Essential oils are readily bioavailable to the brain and have been shown to modulate pathways of neurotransmission affecting emotions. For example, oral administration of Citrus limon (lemon) EO to mice increased the dopamine concentration and decreased the dopamine turnover ratios in the striatum and hippocampus (Hao et al., 2013). In addition, Citrus bergamia (bergamot) EO stimulated glutamate release either by transporter reversal and/or exocytosis depending on the dose, in rat hippocampus (Morrone et al., 2007). Likewise, Eugenia uniflora L. (suriname cherry) EO given to mice produced an anti-depressant effect by regulating monoamine neurotransmission (de Sousa et al., 2017).

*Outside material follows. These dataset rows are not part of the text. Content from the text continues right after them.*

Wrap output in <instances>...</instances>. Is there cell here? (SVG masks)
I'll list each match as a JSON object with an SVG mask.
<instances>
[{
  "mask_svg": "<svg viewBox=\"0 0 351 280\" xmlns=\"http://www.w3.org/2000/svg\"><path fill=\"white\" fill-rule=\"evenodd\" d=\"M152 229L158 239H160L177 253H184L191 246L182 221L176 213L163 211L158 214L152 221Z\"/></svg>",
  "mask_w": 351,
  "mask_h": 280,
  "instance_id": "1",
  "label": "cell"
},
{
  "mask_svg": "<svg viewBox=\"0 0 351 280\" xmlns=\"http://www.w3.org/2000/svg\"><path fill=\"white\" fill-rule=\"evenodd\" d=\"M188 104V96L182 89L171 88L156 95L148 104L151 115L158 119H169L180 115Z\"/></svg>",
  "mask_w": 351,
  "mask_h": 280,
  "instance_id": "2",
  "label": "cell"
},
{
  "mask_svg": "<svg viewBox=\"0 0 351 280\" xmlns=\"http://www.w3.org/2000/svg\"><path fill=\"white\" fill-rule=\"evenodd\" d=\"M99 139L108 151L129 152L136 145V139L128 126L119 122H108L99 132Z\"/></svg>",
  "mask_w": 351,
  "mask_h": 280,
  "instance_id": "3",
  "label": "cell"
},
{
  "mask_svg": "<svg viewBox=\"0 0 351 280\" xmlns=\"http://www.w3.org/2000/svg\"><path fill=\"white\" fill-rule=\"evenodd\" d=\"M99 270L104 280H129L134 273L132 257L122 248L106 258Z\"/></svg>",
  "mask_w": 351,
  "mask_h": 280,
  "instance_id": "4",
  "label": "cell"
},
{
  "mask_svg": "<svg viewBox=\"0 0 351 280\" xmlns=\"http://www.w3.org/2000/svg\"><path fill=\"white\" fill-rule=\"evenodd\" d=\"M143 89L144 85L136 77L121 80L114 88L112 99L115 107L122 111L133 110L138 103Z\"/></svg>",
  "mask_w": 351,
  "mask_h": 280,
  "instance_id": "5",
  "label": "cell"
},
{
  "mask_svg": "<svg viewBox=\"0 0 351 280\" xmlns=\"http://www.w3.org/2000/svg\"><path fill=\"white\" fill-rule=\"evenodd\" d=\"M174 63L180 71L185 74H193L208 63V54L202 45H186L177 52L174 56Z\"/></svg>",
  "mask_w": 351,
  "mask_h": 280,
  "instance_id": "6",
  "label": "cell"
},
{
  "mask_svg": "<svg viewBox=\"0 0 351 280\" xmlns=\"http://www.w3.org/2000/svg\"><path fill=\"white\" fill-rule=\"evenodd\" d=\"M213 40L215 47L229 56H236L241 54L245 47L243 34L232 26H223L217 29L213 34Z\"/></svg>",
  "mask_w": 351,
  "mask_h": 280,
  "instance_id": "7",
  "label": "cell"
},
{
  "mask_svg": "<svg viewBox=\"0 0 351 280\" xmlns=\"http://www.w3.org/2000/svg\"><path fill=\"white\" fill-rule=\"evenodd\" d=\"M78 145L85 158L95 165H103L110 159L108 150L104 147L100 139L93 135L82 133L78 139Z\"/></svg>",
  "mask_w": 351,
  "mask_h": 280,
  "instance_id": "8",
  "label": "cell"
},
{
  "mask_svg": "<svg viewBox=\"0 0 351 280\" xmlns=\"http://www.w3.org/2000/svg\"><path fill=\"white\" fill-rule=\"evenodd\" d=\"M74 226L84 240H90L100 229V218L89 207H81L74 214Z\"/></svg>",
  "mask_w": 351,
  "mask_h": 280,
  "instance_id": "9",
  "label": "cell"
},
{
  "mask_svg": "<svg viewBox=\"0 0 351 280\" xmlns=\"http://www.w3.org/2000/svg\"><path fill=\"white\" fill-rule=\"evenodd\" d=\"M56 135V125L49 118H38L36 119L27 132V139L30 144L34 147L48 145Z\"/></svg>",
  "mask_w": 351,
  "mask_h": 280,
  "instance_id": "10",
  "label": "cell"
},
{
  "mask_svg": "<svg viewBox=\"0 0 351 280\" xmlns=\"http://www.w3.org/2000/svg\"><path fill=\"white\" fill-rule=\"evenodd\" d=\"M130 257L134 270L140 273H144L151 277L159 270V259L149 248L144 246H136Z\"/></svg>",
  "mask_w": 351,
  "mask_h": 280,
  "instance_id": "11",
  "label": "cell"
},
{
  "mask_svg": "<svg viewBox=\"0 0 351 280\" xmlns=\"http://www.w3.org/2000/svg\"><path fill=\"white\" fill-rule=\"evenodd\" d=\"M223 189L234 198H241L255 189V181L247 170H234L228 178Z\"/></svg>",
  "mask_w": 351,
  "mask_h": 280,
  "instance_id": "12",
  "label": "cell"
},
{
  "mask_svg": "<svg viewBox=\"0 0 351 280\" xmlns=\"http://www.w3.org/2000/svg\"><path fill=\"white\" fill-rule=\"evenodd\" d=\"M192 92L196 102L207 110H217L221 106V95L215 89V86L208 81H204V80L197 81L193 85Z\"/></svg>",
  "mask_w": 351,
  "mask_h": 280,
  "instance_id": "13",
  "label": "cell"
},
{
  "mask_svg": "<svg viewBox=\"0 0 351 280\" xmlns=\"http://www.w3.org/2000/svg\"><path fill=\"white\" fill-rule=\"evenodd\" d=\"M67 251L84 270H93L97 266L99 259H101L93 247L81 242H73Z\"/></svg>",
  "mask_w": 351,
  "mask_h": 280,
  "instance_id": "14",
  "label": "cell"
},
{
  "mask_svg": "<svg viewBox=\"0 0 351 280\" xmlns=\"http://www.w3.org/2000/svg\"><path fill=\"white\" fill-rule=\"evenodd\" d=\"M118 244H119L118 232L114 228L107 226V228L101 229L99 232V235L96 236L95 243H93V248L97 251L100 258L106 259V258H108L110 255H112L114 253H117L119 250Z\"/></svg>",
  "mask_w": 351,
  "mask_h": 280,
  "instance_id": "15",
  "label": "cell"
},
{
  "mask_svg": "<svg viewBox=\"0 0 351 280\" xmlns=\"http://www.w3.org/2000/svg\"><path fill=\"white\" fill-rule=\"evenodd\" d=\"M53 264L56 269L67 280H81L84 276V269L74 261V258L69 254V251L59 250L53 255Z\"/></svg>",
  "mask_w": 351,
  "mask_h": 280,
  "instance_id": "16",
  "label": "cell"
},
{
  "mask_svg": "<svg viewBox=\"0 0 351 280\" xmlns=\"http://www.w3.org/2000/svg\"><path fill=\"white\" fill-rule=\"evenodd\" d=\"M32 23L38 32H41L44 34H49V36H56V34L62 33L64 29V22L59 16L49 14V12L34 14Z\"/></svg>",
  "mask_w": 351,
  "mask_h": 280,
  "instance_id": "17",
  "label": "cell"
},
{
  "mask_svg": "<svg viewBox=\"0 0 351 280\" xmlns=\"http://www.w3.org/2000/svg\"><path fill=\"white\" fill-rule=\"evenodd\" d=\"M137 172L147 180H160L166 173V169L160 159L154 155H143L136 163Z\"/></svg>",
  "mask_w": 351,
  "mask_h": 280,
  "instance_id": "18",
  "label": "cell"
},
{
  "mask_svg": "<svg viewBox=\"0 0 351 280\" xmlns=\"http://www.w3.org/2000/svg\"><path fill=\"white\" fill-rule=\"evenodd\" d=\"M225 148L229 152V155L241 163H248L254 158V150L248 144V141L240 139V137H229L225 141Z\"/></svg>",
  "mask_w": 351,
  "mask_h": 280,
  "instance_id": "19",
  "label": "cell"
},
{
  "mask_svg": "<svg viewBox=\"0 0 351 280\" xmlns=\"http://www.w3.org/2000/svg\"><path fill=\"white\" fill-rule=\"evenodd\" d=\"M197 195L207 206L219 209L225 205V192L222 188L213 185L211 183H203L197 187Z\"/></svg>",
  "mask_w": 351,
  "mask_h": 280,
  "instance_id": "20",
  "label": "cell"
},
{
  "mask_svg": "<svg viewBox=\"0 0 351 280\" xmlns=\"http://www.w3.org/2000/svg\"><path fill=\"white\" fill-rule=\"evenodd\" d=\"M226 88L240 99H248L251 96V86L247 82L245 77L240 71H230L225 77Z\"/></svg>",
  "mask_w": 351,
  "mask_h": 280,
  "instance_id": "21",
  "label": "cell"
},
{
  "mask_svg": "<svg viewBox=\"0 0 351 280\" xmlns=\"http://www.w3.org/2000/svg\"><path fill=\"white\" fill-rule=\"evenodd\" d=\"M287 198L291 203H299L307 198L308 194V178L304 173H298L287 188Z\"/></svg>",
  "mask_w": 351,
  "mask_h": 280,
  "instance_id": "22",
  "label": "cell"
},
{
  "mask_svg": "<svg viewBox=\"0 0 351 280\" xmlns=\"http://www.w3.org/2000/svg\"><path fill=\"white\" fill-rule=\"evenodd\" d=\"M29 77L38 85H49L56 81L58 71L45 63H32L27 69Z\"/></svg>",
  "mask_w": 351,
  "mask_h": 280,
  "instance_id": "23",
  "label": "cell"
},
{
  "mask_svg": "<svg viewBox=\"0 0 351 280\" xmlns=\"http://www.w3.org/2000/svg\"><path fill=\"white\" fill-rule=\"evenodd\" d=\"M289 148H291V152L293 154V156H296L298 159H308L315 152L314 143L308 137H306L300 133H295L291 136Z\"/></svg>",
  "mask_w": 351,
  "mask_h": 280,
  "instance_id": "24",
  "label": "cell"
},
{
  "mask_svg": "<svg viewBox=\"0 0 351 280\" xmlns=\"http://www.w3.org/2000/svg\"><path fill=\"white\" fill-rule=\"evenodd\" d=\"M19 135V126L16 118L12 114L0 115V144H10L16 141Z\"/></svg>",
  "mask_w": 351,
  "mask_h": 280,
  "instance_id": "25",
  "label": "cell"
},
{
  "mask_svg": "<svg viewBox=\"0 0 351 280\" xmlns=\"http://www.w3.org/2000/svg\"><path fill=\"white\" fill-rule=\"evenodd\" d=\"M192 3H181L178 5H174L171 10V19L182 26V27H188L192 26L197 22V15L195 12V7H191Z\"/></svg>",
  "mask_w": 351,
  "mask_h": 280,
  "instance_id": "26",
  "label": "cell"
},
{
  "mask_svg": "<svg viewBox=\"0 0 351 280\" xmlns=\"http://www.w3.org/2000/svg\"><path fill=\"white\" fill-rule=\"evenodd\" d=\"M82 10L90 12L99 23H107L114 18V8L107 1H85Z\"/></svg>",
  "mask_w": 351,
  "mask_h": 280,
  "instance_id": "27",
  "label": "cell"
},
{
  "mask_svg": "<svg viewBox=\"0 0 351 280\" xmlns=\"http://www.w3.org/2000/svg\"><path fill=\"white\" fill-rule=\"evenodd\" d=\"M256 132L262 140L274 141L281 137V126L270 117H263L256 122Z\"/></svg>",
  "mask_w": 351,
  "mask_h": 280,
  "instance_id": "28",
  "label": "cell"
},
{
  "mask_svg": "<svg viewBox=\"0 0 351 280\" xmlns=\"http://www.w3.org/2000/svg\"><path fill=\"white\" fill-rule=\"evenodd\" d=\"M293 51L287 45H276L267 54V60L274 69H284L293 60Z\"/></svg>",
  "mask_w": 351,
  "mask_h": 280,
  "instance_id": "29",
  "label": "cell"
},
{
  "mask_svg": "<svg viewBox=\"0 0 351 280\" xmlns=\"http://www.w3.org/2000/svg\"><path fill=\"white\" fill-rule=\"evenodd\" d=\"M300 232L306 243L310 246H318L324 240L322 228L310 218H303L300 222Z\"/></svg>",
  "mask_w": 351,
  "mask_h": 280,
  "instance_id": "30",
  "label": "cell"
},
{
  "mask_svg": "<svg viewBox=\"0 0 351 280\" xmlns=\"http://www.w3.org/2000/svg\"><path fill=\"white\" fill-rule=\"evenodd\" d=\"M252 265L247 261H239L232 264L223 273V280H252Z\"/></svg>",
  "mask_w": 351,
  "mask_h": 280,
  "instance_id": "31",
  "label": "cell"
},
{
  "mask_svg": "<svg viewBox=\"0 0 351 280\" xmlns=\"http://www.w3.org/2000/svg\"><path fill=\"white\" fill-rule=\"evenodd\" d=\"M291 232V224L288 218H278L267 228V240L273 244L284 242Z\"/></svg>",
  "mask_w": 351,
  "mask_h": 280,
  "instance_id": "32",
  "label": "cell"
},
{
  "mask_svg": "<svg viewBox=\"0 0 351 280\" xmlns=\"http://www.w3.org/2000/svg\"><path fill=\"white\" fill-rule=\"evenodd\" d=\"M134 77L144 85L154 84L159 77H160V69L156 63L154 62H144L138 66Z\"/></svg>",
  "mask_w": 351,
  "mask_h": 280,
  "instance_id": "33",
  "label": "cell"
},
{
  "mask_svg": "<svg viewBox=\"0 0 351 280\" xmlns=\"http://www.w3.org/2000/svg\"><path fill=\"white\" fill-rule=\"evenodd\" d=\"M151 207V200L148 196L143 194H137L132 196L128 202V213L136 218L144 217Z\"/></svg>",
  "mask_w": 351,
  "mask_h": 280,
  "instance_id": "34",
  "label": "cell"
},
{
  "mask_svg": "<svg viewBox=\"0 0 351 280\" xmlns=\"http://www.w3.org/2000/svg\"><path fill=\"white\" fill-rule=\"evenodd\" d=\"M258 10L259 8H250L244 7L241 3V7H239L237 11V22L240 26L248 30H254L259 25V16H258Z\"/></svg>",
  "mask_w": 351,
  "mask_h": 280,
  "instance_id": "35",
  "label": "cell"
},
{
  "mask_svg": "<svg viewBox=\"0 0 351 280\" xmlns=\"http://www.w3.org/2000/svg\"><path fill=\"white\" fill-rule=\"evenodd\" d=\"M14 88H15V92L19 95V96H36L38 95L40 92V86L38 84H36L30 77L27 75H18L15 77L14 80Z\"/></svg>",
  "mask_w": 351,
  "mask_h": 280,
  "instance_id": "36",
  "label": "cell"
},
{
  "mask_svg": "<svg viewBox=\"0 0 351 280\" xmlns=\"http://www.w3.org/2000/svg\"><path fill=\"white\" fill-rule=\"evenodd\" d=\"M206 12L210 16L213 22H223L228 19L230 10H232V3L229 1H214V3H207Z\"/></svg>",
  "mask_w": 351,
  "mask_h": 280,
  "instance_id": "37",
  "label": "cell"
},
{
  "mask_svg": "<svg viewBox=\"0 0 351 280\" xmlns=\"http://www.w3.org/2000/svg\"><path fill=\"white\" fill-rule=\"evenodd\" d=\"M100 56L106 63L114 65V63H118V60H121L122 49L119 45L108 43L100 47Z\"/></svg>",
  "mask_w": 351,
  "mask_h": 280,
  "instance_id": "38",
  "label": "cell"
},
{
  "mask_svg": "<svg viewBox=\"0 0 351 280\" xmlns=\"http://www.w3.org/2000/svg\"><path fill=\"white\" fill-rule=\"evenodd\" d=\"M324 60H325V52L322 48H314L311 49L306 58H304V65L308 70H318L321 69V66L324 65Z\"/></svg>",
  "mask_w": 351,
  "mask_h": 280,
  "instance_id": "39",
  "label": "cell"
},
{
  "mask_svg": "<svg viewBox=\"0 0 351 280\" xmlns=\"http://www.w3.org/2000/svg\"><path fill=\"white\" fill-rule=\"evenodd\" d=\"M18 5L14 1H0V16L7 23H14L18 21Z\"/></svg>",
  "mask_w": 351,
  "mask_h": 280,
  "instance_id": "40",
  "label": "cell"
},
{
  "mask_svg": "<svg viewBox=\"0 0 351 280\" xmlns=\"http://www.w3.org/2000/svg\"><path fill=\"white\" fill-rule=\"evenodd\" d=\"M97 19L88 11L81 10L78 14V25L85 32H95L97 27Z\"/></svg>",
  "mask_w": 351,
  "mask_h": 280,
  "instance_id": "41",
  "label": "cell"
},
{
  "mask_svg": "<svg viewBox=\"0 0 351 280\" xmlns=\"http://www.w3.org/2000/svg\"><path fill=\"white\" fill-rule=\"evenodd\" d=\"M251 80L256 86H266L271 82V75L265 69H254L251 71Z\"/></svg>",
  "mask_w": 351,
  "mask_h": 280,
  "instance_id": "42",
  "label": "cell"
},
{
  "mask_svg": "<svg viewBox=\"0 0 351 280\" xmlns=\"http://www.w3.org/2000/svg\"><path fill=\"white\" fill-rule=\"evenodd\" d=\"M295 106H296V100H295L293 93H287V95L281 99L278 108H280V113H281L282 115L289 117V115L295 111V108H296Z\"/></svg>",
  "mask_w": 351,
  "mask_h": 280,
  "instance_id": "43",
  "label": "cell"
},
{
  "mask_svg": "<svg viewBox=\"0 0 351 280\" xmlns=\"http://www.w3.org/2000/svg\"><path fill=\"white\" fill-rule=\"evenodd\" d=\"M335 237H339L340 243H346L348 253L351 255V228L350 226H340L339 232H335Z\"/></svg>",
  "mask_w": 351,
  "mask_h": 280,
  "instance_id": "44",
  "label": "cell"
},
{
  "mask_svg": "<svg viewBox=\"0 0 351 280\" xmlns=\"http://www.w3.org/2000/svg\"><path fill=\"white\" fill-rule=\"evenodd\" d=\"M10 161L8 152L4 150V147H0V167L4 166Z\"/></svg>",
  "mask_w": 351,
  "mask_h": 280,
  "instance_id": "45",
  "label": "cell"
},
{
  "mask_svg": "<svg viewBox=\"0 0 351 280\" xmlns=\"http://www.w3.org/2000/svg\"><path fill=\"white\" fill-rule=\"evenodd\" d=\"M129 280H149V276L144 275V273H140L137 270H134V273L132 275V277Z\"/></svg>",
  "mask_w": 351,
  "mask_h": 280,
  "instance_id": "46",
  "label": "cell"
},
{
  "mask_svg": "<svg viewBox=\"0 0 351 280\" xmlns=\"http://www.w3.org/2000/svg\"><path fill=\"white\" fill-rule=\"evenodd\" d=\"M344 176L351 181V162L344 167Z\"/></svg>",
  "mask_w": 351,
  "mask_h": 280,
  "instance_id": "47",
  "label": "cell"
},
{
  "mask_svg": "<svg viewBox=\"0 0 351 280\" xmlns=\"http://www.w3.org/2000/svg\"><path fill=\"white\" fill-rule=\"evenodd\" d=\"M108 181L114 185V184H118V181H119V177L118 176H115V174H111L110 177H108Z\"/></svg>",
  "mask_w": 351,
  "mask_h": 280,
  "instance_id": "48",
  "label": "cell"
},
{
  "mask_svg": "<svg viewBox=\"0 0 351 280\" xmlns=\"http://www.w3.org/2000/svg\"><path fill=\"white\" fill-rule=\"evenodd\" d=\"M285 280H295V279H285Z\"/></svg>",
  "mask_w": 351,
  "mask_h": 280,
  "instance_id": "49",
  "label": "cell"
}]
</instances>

In spite of reported observations demonstrating regulation of neurotransmission by anti-oxidants, the mechanism by which exogenous redox-active bioactives such as EOs influence brain health or manage dysfunctions is poorly understood (Fraunberger et al., 2016). This circumstance is complicated by the POX and AOX properties of ascorbate that depend on the redox dynamics of the physiological environment (Duarte and Lunec, 2005). It is expected that the high concentration of ascorbate in the brain, maintained in its reduced state, can produce H₂O₂ in the presence of O₂, and this chemistry is central to the chemical and biochemical turnover of the emotion-related neurotransmitters, and to exogenous bioactives such as EOs and dietary factors.

In this study, the hypothesis was investigated, that the in vitro POX and AOX effects of EOs, in combination with ascorbate and neurotransmitters associated with emotion, influence the production and regulation of H₂O₂ in the brain. In order to validate this hypothesis, this research systematically examined the POX and AOX effects of binary and ternary mixtures of EOs, ascorbate and neurotransmitters under relevant physiological conditions, and evaluated the outcomes in the context of mechanistic drivers of putative anxiolytic effects of EOs.